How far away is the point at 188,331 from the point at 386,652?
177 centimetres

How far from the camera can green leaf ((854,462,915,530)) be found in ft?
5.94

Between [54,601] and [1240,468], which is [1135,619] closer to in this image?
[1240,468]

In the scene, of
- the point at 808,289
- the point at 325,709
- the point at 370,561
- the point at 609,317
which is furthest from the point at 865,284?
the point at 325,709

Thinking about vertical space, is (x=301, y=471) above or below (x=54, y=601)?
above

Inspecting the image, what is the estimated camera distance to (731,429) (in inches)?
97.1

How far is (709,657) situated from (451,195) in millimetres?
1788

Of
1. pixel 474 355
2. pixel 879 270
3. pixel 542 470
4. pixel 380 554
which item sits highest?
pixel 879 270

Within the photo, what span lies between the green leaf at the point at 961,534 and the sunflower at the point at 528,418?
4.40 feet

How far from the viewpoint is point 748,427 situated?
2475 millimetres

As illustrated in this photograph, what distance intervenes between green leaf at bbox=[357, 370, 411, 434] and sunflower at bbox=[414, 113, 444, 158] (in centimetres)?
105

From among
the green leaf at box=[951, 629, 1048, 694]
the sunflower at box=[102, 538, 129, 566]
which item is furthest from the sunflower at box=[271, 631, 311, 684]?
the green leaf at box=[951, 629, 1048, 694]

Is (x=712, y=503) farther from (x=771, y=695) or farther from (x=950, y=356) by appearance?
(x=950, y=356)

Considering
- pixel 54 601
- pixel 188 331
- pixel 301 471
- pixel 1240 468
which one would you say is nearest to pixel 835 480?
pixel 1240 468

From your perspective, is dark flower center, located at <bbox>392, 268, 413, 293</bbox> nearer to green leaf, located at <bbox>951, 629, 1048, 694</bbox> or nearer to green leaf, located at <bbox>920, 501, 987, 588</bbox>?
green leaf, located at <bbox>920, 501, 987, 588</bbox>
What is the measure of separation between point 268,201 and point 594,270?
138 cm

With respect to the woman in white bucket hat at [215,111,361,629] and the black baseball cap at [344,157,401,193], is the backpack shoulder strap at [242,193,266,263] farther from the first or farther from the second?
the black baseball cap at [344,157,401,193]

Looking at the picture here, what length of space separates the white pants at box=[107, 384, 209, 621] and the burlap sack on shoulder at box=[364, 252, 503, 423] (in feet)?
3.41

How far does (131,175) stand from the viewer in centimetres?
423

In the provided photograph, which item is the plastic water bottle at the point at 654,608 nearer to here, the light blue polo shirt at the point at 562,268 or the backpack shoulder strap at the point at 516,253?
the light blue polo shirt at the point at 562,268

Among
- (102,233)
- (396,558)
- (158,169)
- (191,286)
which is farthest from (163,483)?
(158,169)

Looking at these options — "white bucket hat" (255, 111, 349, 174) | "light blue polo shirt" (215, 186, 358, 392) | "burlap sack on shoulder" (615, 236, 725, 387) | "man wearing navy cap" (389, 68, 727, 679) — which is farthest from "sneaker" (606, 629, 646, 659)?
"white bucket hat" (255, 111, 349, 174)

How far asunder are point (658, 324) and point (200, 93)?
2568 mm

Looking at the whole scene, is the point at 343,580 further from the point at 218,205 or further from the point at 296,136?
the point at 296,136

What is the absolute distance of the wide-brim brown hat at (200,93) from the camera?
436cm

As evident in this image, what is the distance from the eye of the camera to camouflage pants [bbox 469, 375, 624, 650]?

****************

## Your instructions
Please write out every row above again word for word, with each line unchanged.

## Response for this exercise
How far away is the point at 188,331 from the point at 386,652?
177 centimetres

How far from the camera can green leaf ((854,462,915,530)) be found in ft?
5.94

Between [54,601] and [1240,468], which is [1135,619] closer to in this image?
[1240,468]

In the scene, of
- the point at 808,289
- the point at 325,709
- the point at 370,561
- the point at 609,317
which is furthest from the point at 865,284?
the point at 325,709

Thinking about vertical space, is (x=301, y=471) above or below (x=54, y=601)?
above

Inspecting the image, what is the estimated camera distance to (731,429) (in inches)?
97.1

How far is (709,657) situated from (451,195) in millimetres?
1788

Of
1. pixel 474 355
2. pixel 879 270
3. pixel 542 470
4. pixel 380 554
which item sits highest?
pixel 879 270

Within the photo, what span lies between the green leaf at the point at 961,534 and the sunflower at the point at 528,418?
4.40 feet

How far from the viewpoint is point 748,427 situated?
2475 millimetres

As illustrated in this photograph, what distance intervenes between green leaf at bbox=[357, 370, 411, 434] and sunflower at bbox=[414, 113, 444, 158] (in centimetres)?
105

From among
the green leaf at box=[951, 629, 1048, 694]
the sunflower at box=[102, 538, 129, 566]
which item is furthest from the sunflower at box=[271, 631, 311, 684]?
the green leaf at box=[951, 629, 1048, 694]

Is (x=712, y=503) farther from (x=771, y=695) or farther from (x=950, y=356) by appearance?
(x=950, y=356)

Considering
- pixel 54 601
- pixel 188 331
- pixel 301 471
- pixel 1240 468
which one would you say is nearest to pixel 835 480?
pixel 1240 468

From your perspective, is dark flower center, located at <bbox>392, 268, 413, 293</bbox> nearer to green leaf, located at <bbox>951, 629, 1048, 694</bbox> or nearer to green leaf, located at <bbox>920, 501, 987, 588</bbox>?
green leaf, located at <bbox>920, 501, 987, 588</bbox>
What is the measure of separation between point 268,201 and point 594,270?
138 cm

With respect to the woman in white bucket hat at [215,111,361,629] and the black baseball cap at [344,157,401,193], is the backpack shoulder strap at [242,193,266,263] farther from the first or farther from the second?
the black baseball cap at [344,157,401,193]

Looking at the picture here, what length of space separates the white pants at box=[107, 384, 209, 621] and the burlap sack on shoulder at box=[364, 252, 503, 423] (in feet)?
3.41

How far does (131,175) stand from the viewer in centimetres?
423

In the provided photograph, which item is the plastic water bottle at the point at 654,608 nearer to here, the light blue polo shirt at the point at 562,268 or the backpack shoulder strap at the point at 516,253?
the light blue polo shirt at the point at 562,268

Among
- (102,233)
- (396,558)
- (158,169)
- (191,286)
which is farthest from (163,483)?
(158,169)

Looking at these options — "white bucket hat" (255, 111, 349, 174) | "light blue polo shirt" (215, 186, 358, 392) | "burlap sack on shoulder" (615, 236, 725, 387) | "man wearing navy cap" (389, 68, 727, 679) — which is farthest from "sneaker" (606, 629, 646, 659)?
"white bucket hat" (255, 111, 349, 174)

How far asunder are point (658, 324) and point (200, 93)?
2568 mm

Looking at the whole scene, is the point at 343,580 further from the point at 218,205 or further from the point at 296,136?
the point at 296,136

What is the absolute distance of the wide-brim brown hat at (200,93) from the camera?
436cm

As evident in this image, what is the distance from the eye of the camera to camouflage pants [bbox 469, 375, 624, 650]?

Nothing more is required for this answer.